Nash tries to do a character assassination by referring to Gonçalves as; dreadful, corrosive, turd that will not flush, Portuguese rodent, shifty neo-colonialist, odious, scheming, deceitful and a parasite. He did forget baby eater and granny murderer. The overall effect is a comic portrayal of an elderly boomer having an apoplectic fit that some Johnny foreigner has had the audacity to challenge his right to kill animals for fun and status.
He makes a clumsy attempt to portray Gonçalves as also being a trophy hunter. Nash’s premise is that Gonçalves ‘hunts’ celebrities to endorse the campaign that he is part of. Nash makes much of Joanna Lumley endorsing the campaign as one of the hoodwinked celebrities.
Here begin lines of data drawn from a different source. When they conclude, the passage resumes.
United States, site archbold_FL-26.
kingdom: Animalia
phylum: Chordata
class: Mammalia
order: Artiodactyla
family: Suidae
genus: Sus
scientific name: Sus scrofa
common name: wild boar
If Nash was a journalist he would have discovered that as well as being a vegetarian for over 40 years, she is also a patron of Born Free, Compassion in World Farming, and Animal Free Research UK. Rather than being a gullible Patsy just reading a script, it’s very likely that she has thought a lot about her involvement and words. Unlike Nash, Lumley has a public profile and reputation that she needs to consider carefully.
His greatest indignation is reserved for Conservative MP, David Reed, who has introduced a Private Members Bill against trophy hunting. Nash threw all of his toys out of his pram describing Reed as “AWOL from sanity and is the latest in a line of nodding donkeys championing that unbelievably stupid, neo-colonialist, racist, pointless Private Members Bill”.
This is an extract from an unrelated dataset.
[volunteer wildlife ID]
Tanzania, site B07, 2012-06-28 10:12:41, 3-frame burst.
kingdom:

Nash comments that “Hunting is a noble, normal and important human activity that has supplied and continues to supply the vital resources that made civilisation possible.” It is true that hunting is important to some communities such as the Inuit that he mentions, however that has nothing to do with hunting for fun. It also has absolutely nothing to do with trophy hunting. He fails to list one vital resource from hunting that is currently critical to civilisation.
The Conservative Party
Nash makes a bizarre excursion in linking David Reed MP to the decline of the Conservative Party. He totally misses the likely scenario that the sort of old fashioned entitled boomer stance that Nash represents is probably responsible for the declining performance of the Conservative Party. The crime that Reed has committed is listening to his constituents. Perhaps more politicians should follow suit.
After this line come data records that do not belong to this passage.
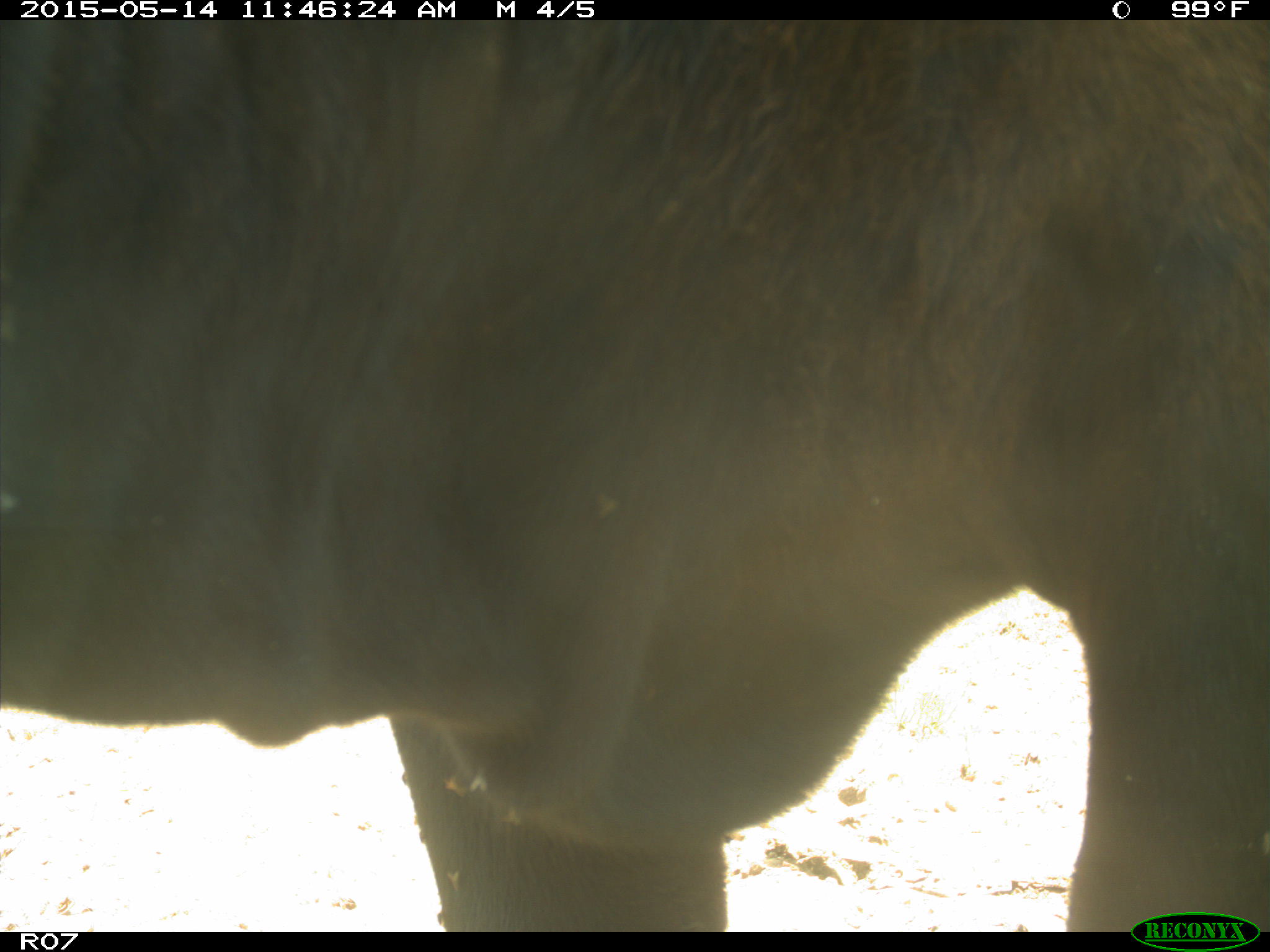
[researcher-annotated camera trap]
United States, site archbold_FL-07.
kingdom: Animalia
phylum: Chordata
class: Mammalia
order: Artiodactyla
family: Bovidae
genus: Bos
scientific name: Bos taurus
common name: domestic cow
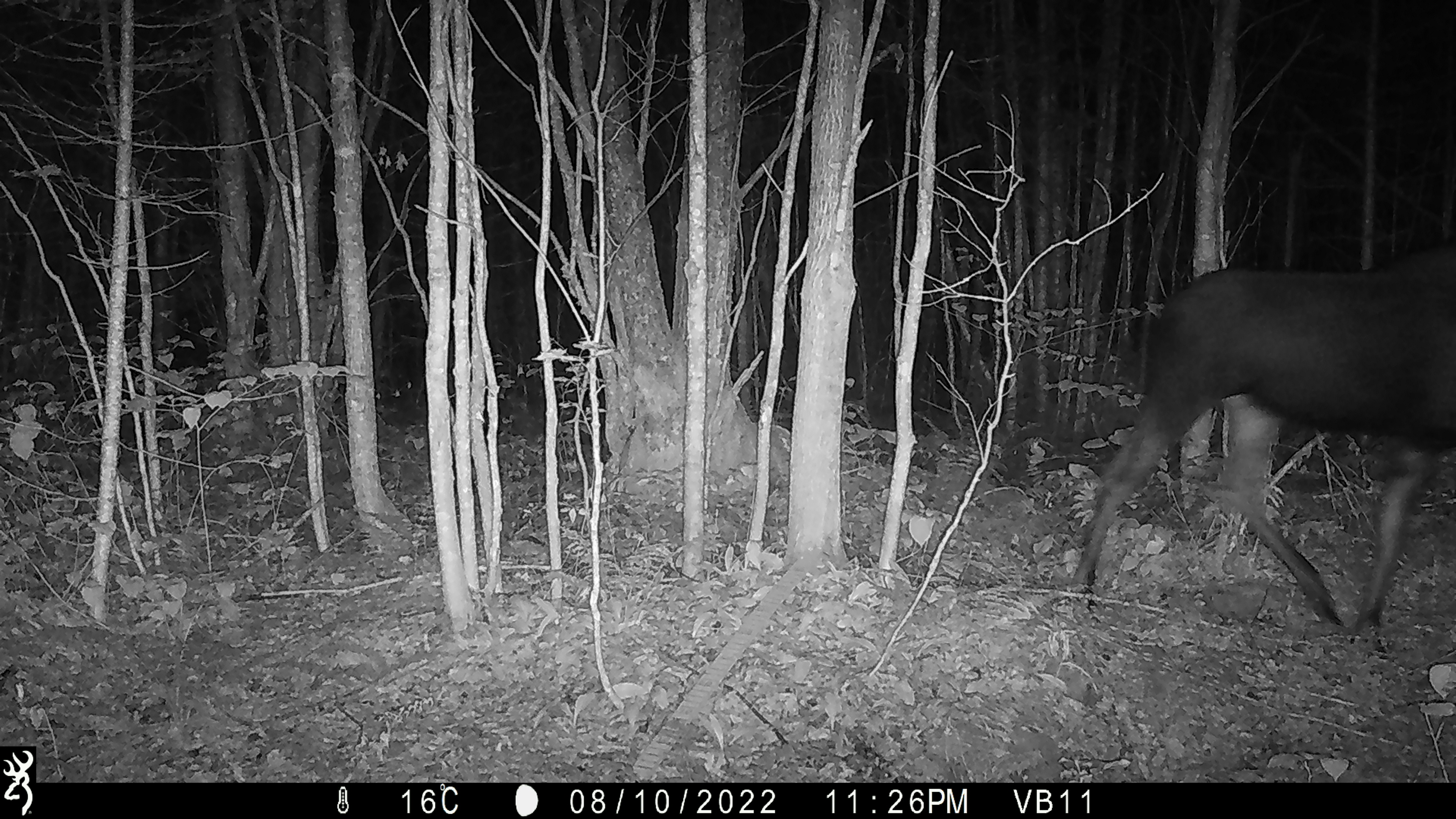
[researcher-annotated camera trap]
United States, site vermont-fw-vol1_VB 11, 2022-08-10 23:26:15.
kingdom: Animalia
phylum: Chordata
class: Mammalia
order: Artiodactyla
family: Cervidae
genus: Alces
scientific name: Alces alces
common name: moose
Even an unashamed leftie recognisez that a healthy opposition party is important in politics. The current state of the Conservative Party is a limp shadow of a pastiche of a party.wedded to privilege and money. If they spent more time actually listening to constituents rather than finding the ones who share their bias they could become relevant again. The current strategy of following themes cooked up in Tufton Street and the Heritage Foundation are not for the benefit of the electorate. These think tanks try to hide their links to rich sponsors and Christian Fundamentalists, but many have been exposed.